Minhas vidas,muitas estações
Meus verões sempre foram intensos,como os temporais que eu amava!
Sonhava com fadas e em voar com as pipas que coloriam o céu,
segurando no barbante!Feliz eu ficava em acordar muito suada,bem mais cedo que de costume nas férias,para aproveitar as manhãs tão quentes.Era minha infância!Brincar era prazer absoluto,catecismo que não enjoava,nem machucava joelhos!
Foi só um dia,mas o mar quase me levou duas vezes,tentando engolir minha adolescência.Na hora só pensei no xingão que levaria da minha mãe se morresse!Em vez de medo,adquiri respeito pelo mar,e a certeza que o sol era meu melhor amigo,bem como a areia dançarina dos ventos que criava tatuagens serpenteantes,nas pernas e braços salgados,molhados.(Sempre teve vento na praia!)
Na adolescência passei a primavera.Sonhava acordada!
Amei cada flor que eu descobri,cada grama verde que eu vi,cada vôo de pássaro que acompanhei,cada cheiro de vida que captei no ar!Senti muito a falta da terra,do cheiro da chuva nas árvores frutíferas,
de morar próxima do primeiro amor,quando mudamos de casa para um apartamento.
Chorei e entrei fundo no outono!As folhas amarelaram,junto com meus sonhos de passar de cara na faculdade,após o segundo grau.
Fiz vestibular de novo e também muitos amigos.Amei aos pedaços,
vacilei nas escolhas,descobri sexo,prazer,pizzarias,cigarros,martini bianco e a música nacional!
Numa manhã de muito frio,protestei na frente da reitoria,unindo minha voz que cantava Geraldo Vandré e Mercedes Sosa com a turma nos bares da vida,às vozes que pediam melhores salários para professores,
eleições diretas para presidente e almoço no RU à menos de R$0,20!Os ouvintes eram militares,com ouvidos de repressão.Corações de chumbo.Regime de obediência,era militar.
As flores venceram os canhões e meu inverno teve gosto de "founde"
e vinho tinto!Ouvindo Chico Buarque,não joguei "pedra na Geni",
mas "apesar de você",votei para presidente!Era Tancredo!Era esperança!Virou só promessa e pó,com o "coração de estudante" de Milton Nascimento,de fundo musical...
Quantas estações já foram?Não sei...conto apenas a volta que dou ao redor do sol todos os anos,num único dia!Sei que outras estações vieram,trouxeram frutos,meu fruto herdado!O suor do meu trabalho molhou a minha trajetória,resisti nas intempéries e insisti na monocultura das reponsabilidades que o amor traz,mesmo com as mãos amassando espinhos,pois eu sabia que haveriam rosas!
Minhas estações continuam passando,e como uma lagarta ou cigarra,sinto que passei com elas!Mas é um passar suave agora.

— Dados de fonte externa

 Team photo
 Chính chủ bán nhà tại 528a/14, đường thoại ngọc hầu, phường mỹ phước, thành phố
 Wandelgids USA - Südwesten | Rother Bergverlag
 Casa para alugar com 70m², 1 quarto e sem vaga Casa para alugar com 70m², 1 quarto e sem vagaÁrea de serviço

Já canto como a cigarra,só por prazer e já voei mais alto que qualquer borboleta,conhecendo o mundo!
O calor do verão e o frio do inverno não tem a mesma importância.

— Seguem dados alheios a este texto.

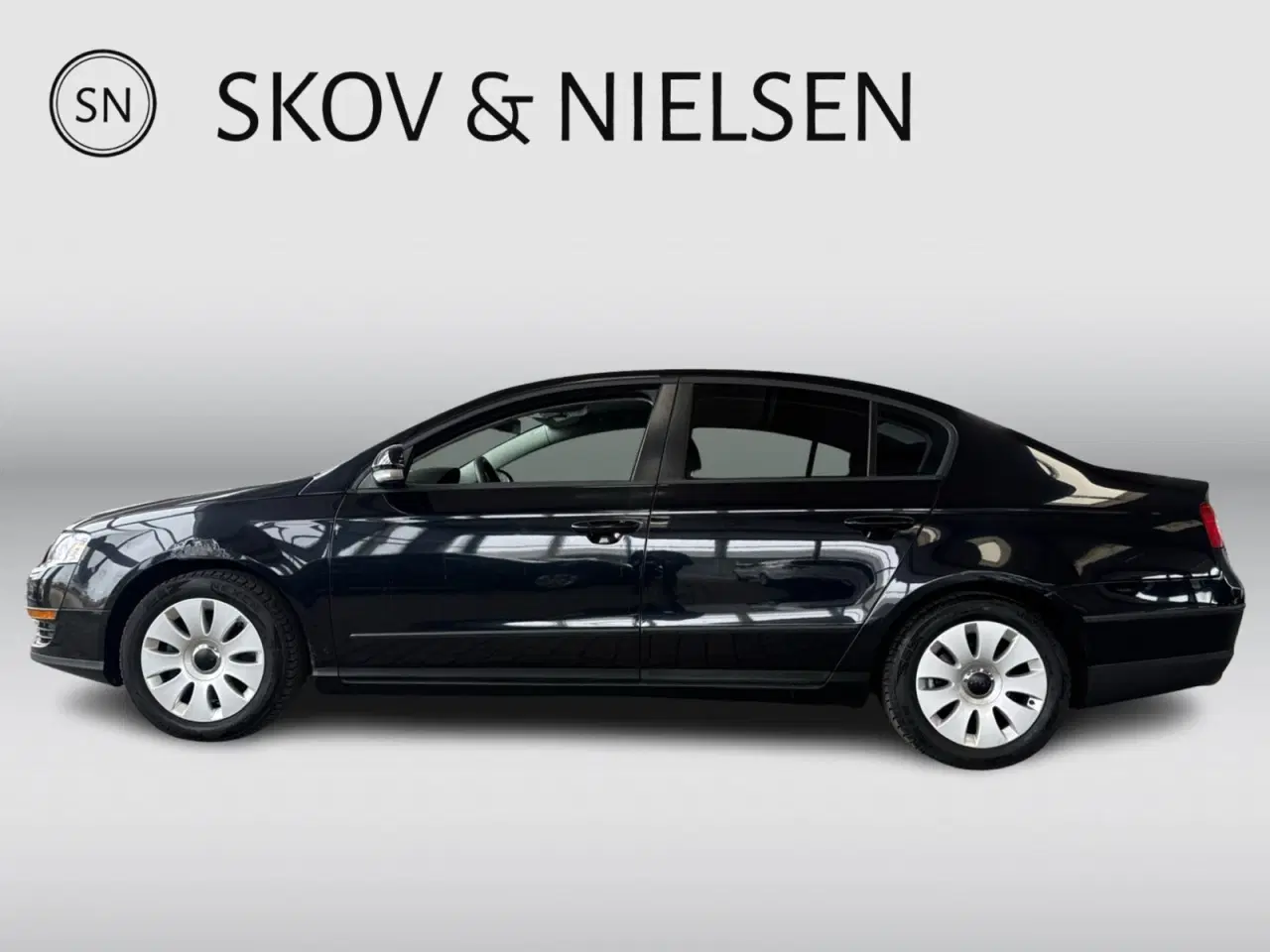 Billede 2 - VW Passat 2,0 FSi Comfortline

Meus temporais eu agora crio,(preciso do oxigênio que se renova nas tormentas) e entro no mar de peito aberto,pois já sei nadar!Sinto mais emoção no outono,quando uma folha caindo ainda lembra minhas perdas mais recentes...As flores da primavera ainda vou colher muitas mais,pois sei,depois de semear esperanças,agora onde elas nascem:pertinho do coração!